More than 60 Cuban migrants arrived in the Florida Keys over the weekend, including 42 in Sugarloaf Key in Florida July 18, according to the Miami Herald
The group may include at least one 4-year-old child, according to dispatch conversations.
The Herald said that since all the migrants made it to dry land, they would be allowed to stay and, in one year, apply to be permanent residents. A policy change in 1995, called "wet-foot, dry-foot," allows Cubans who set foot on U.S. soil to stay, but if they are stopped at sea they must return to Cuba.
The Monroe County Sheriff's Office's Twitter account reported that the number of Sugarloaf Key arrivals was 42, and eight more arrived the next day.
Before the 42 arrived, three different groups arrived at different times over the weekend in Key Largo and Key Colony Beach.
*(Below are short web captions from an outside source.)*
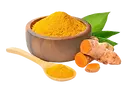 Le Curcuma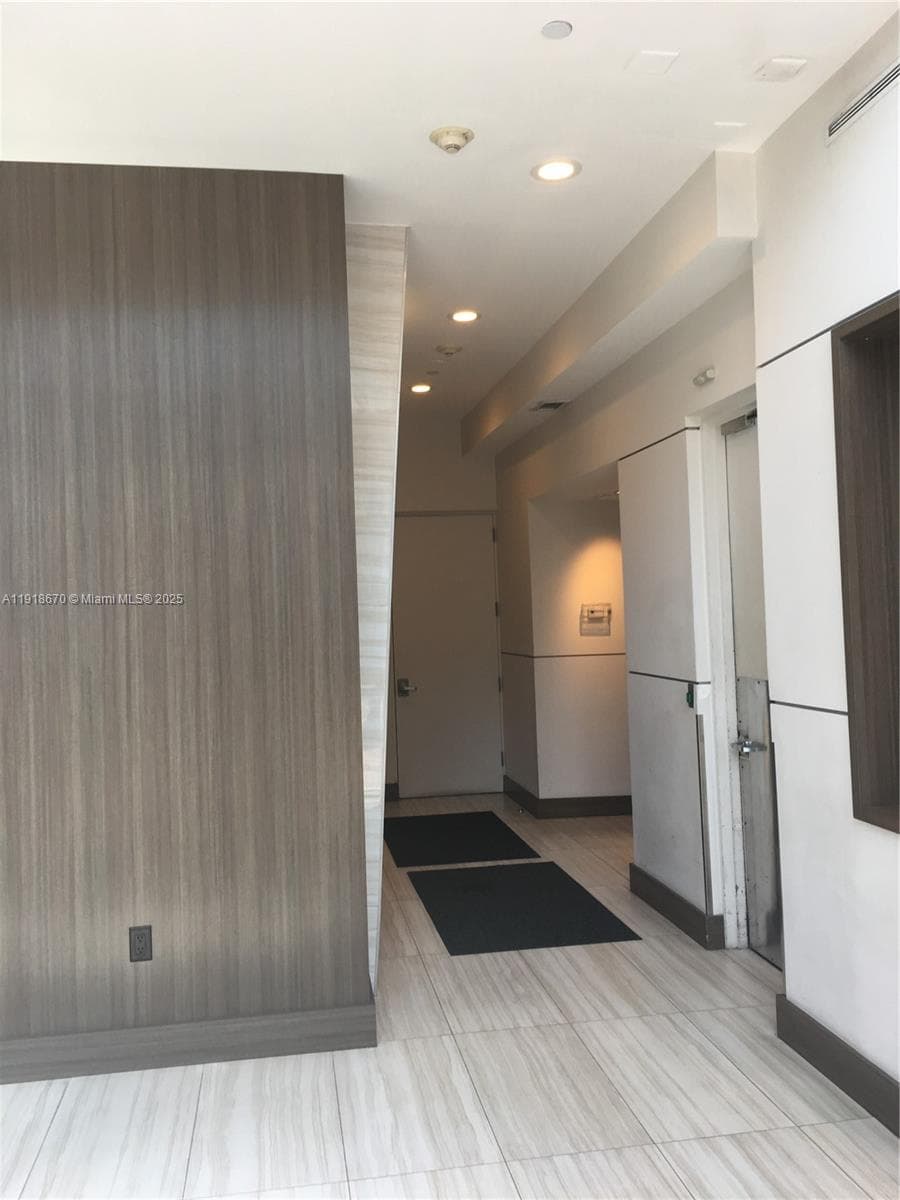 200 OCEAN DRIVE CONDO · #3C in Miami Beach - Photo 4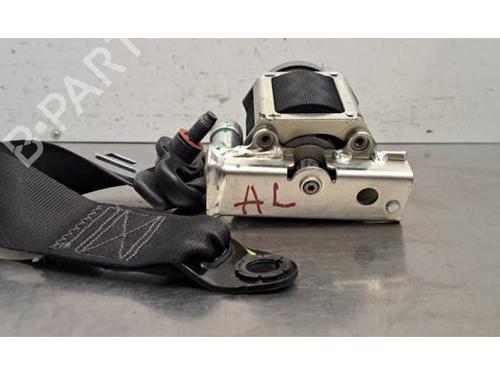 Rear left seatbelt MG MG ZS SUV (AZS1) EV | BP40026083I29 - Image 3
Two of the groups arrived in a "single-engine rustic vessel." One group of nine men said their journey from Cuba took six days.
About the group of 42 migrants, Battalion Chief Francisco Perez told the Herald, "I have never seen so many at once."
In June, Fox News Latino reported
that nearly 100 beachgoers witnessed nine men and one woman make it to shore in Hollywood, Florida.
The Herald reported that many Cubans are fleeing because they believe improved relations between Cuba and the United States could lead to the end of the wet-foot dry-foot policy.